EN RÉSIDENCE DU 19 mars au 30 avril 2023

AUDREY BEAULÉ

Comme un ruisseau tranquille.

À la mi-mars, pendant qu’une neige mouillée tombait doucement sur le village de Frelighsburg, Adélard recevait Audrey Beaulé, la première personne en résidence de la saison 2023. Par respect pour sa position identitaire, je lui demande de m’apprendre les rudiments de l’écriture inclusive, exercice pas toujours évident avec les adjectifs, les conjugaisons et une langue française particulièrement genrée. Iel me donne des exemples : «Auteur», qui avec le mouvement féministe est devenu « autrice » se dit « auteurice » pour les non binaires. De façon naturelle, toute en simplicité et en gentillesse, Audrey me parle de pluralité, de tolérance, mais aussi d’art et de littérature, de ses nouveaux voisins de palier, du Beat&Betterave où iel aime déjà aller y prendre son café.

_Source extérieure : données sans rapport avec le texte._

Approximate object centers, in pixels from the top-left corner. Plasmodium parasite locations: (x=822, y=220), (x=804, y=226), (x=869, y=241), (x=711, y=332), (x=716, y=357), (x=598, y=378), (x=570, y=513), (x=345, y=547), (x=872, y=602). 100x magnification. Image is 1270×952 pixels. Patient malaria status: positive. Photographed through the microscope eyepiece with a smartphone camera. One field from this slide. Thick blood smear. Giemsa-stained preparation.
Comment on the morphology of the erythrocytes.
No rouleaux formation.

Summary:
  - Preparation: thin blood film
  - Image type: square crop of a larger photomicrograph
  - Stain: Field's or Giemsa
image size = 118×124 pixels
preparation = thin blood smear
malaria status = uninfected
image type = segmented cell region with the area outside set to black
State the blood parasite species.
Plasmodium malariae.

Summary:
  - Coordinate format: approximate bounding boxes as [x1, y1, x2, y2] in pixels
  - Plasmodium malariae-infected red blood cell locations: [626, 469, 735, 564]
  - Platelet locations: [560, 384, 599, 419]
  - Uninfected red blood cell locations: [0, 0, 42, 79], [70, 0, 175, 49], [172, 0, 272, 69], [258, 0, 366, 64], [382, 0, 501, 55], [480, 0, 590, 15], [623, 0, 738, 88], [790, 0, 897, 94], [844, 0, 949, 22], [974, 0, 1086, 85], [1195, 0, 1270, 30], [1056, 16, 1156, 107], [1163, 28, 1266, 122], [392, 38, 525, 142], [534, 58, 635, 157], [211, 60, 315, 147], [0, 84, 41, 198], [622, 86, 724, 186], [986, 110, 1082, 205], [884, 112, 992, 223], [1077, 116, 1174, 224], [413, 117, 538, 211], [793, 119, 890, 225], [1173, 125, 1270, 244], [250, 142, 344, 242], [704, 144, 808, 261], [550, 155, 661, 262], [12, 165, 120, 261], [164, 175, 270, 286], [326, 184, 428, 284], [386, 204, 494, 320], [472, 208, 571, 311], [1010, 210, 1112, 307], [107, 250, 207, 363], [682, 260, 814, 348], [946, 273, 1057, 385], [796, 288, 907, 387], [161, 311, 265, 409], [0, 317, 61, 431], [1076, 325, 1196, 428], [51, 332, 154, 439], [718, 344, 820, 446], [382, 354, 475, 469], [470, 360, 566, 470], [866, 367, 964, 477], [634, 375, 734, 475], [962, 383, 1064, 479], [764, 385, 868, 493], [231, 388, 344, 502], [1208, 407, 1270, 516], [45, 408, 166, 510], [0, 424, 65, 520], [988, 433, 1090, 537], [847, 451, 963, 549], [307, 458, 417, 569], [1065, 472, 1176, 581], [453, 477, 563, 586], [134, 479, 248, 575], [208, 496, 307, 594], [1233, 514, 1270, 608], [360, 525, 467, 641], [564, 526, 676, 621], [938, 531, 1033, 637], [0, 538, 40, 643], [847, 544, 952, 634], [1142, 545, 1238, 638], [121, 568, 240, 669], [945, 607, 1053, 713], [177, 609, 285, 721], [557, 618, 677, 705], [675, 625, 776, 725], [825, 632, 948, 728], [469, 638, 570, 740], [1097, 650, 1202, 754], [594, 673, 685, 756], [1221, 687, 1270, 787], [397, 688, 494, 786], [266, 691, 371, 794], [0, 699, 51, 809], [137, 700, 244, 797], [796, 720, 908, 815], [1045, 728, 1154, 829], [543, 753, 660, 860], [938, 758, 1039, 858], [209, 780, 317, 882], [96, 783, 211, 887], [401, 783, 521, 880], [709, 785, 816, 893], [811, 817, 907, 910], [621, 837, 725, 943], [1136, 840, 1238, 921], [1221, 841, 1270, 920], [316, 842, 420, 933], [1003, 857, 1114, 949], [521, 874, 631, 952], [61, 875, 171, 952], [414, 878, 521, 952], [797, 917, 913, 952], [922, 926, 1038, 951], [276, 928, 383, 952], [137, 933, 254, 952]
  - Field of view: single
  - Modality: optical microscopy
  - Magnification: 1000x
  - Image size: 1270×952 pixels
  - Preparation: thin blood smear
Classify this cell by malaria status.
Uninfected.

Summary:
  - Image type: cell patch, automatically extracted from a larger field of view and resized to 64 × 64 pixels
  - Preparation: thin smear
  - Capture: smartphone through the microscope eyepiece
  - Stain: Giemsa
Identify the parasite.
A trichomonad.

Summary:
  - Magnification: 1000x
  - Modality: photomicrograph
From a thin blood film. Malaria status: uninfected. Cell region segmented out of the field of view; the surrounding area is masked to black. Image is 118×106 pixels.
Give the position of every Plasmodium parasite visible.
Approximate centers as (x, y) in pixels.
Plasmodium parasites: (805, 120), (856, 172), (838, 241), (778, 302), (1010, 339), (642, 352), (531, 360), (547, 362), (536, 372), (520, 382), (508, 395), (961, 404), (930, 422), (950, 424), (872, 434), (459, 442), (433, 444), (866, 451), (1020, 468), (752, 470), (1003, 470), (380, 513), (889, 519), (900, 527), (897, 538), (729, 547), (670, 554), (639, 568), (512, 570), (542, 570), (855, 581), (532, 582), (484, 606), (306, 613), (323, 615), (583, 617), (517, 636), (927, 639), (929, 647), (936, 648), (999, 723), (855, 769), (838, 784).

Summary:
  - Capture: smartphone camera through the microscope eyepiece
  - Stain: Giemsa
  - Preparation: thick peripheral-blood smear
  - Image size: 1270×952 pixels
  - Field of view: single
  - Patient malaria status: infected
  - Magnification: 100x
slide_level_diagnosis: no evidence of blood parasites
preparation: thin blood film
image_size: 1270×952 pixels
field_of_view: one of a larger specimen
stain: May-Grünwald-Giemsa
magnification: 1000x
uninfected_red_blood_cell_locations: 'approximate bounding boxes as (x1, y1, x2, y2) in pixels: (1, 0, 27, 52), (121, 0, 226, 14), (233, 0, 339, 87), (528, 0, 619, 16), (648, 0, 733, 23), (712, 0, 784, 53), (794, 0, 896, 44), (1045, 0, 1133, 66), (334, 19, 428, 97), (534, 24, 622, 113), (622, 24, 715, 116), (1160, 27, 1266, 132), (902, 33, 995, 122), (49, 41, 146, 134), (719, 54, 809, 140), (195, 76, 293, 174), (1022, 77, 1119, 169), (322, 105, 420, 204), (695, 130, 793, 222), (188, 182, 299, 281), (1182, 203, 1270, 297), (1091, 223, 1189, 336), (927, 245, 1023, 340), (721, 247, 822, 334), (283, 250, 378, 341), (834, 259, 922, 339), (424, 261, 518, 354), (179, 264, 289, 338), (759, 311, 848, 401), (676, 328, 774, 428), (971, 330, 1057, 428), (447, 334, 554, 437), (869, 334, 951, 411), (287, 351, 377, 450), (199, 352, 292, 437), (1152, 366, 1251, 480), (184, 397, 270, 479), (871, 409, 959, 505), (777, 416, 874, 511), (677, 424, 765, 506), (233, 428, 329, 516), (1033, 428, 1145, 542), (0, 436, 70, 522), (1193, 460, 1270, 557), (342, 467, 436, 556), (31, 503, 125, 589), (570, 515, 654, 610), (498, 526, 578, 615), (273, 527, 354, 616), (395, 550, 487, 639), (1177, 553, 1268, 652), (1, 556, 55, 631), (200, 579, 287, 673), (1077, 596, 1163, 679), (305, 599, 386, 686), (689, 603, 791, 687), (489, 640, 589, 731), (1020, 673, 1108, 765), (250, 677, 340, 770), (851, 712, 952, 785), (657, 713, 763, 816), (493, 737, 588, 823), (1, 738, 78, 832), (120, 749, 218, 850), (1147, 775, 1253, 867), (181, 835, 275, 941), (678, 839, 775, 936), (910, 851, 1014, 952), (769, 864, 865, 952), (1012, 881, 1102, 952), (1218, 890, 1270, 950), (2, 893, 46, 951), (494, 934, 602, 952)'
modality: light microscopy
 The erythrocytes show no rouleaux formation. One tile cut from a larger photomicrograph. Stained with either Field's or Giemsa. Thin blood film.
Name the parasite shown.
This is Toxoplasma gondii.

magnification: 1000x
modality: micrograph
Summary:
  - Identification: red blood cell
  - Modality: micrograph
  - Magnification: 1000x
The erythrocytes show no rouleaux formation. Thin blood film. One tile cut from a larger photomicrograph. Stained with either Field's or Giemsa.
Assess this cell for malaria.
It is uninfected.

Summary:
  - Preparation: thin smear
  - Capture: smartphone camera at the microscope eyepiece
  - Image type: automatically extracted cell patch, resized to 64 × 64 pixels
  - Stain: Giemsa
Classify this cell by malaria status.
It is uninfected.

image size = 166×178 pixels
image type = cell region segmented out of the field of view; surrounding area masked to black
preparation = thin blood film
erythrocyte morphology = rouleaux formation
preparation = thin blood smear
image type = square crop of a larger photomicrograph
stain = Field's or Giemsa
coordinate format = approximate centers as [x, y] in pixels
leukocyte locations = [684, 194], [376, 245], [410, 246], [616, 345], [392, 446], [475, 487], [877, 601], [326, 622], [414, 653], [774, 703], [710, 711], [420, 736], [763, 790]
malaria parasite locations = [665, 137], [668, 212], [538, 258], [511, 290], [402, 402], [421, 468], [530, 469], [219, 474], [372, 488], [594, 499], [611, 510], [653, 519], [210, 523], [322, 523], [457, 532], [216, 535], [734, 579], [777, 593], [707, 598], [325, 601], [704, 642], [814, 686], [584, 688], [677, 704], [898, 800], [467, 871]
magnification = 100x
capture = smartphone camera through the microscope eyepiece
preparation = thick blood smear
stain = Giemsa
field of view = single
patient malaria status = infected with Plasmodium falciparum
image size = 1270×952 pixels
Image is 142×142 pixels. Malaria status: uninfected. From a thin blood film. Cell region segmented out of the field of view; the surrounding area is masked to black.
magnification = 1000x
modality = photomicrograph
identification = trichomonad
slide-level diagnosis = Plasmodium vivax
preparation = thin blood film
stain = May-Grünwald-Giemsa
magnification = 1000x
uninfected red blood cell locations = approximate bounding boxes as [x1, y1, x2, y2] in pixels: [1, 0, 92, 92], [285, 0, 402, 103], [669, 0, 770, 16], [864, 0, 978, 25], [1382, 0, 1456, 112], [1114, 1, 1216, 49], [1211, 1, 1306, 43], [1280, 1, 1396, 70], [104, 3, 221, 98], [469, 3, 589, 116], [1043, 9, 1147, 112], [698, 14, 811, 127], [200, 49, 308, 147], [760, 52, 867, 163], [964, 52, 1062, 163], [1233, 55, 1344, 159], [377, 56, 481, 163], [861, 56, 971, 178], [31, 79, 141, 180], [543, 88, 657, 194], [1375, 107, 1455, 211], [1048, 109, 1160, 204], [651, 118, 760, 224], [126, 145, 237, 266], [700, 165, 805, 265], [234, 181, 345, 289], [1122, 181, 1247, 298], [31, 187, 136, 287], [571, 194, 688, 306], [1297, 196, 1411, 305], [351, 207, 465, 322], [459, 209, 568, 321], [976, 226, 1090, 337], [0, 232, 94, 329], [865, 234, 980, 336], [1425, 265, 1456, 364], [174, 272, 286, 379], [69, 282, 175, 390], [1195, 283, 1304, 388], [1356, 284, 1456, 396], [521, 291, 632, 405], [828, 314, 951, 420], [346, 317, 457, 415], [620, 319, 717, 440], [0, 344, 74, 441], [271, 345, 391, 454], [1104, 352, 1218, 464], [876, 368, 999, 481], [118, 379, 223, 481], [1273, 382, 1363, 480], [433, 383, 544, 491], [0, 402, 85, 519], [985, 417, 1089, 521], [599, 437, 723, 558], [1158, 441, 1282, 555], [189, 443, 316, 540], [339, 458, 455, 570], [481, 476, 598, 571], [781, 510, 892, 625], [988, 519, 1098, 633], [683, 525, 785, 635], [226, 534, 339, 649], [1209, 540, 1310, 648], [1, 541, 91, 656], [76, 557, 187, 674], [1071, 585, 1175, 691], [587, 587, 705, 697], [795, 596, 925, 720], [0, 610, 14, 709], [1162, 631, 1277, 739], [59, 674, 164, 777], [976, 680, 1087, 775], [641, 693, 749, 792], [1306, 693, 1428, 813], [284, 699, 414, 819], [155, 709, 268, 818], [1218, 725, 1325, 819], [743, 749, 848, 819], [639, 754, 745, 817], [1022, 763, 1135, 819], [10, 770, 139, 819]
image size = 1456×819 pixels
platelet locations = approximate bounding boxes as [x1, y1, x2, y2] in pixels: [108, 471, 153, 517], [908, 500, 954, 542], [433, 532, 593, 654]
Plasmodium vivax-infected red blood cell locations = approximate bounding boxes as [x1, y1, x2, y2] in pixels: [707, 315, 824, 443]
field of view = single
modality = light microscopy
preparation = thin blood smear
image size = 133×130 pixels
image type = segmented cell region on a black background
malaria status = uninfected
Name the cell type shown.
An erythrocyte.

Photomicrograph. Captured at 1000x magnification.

Le-la plus jeune de nos artistes à ce jour, un bac en design graphique, puis une maîtrise en arts visuels et médiatiques de l’UQAM tout juste complétée, c’est iel qui inaugure l’atelier de Dunham, un tout nouvel espace temporaire qui s’ajoute à la grange Adélard. Pour se rendre au 2e étage du bâtiment patrimonial Le Relais de la Diligence, au-dessus de la Brasserie Dunham, Audrey voyage sac à dos sur l’épaule et pouce levé. Il y a toujours quelqu’un qui s’arrête pour l’emmener d’un village à l’autre. En ouvrant la portière, avant d’entrer, iel se penche et s’adresse au chauffeur: « Bonjour ! Vous allez bien ? » dit-iel avec sa voix douce et apaisante comme un ruisseau tranquille. En chemin, elle ne manque pas l’occasion de les inviter à son exposition prévue cet automne à l’église Bishop de Frelighsburg. Pour cette exposition, Audrey poursuit sa réflexion sur l’histoire de l’abstraction au Québec et sa résonnance avec le mouvement queer: « L’abstraction, tout comme la théorie queer, s’émancipe des frontières établies» résume t-iel avec assurance. Pour souligner les 75 ans de Refus global, Audrey a choisi dans la prestigieuse collection de Loto-Québec, une quinzaine d’œuvres d’artistes qui ont signé le fameux manifeste. D’autres artistes contemporain·es, dont l’approche artistique fait écho à cette effervescence des années 50, seront aussi intégrés à l’exposition nommée il existe de ces feux intérieurs qui illuminent des continents. Le titre évoque la passion, la fougue, la vitalité que l’on porte en soi au moment de la création et qui, parfois, rejaillit sur le reste du monde. Inspiré·e par ces artistes libres et audacieux qui ont exploré de nouveaux territoires, repoussé les limites de l’expression figurative pour les faire basculer du côté de l’abstraction, iel présentera également quelques-unes de ses œuvres, grandes fresques lumineuses. À genoux sur le plancher en bois de l’atelier, équipé·e de genouillères, crayons de couleur à portée de main, deux grandes toiles fixées au sol, iel passe de l’une à l’autre selon son humeur. Avec des gestes posés, patients, iel dessine de petits traits fins; on dirait des plumes ou des feuilles de saule muées par une brise. Animé·e d’une ferveur discrète, d’un désir profond de suivre son propre chemin malgré vents et marées, la création est son équilibre. C’est aussi un lieu intérieur où iel a trouvé asile. L’une des toiles est terminée. L’ensemble est doux, fluide, harmonieux.

Artiste multidisciplinaire; poète, photographe, designer graphique, peintre, bédéiste, iel aime particulièrement l’écriture, le livre sous toutes ses formes. En 2020, Audrey publie La vingt, un récit émouvant qui raconte la traversée parfois houleuse et compliquée du passage à l’âge adulte. Iel reçoit le Prix Réal-Fillion 2020 pour cette bande-dessinée autofiction. Avec ses propres codes du design graphique, de l’écriture et de l’impression, iel signe le contenu et la mise en page d’un journal conçu expressément pour l’exposition Loto-Québec. Iel y décrit sa démarche, explique le choix des toiles sélectionnées pour l’exposition et le lien qu’elles ont avec la réalité d’aujourd’hui. Iel partage pensées et poésies, publie dessins et fragments de ses œuvres. Espace de liberté, d’interrogation, de réflexion et de résistance, cette « autoédition » est une oeuvre en soi. Elle sera offerte gratuitement aux visiteurs à l’entrée de l’église, dans différents lieux au village et dans les environs. L’accessibilité, le lien avec les autres, fait partie de sa pratique artistique. L’inclusion n’est pas qu’un mot à la mode pour Audrey Beaulé, mais une façon de vivre, de comprendre le monde autrement.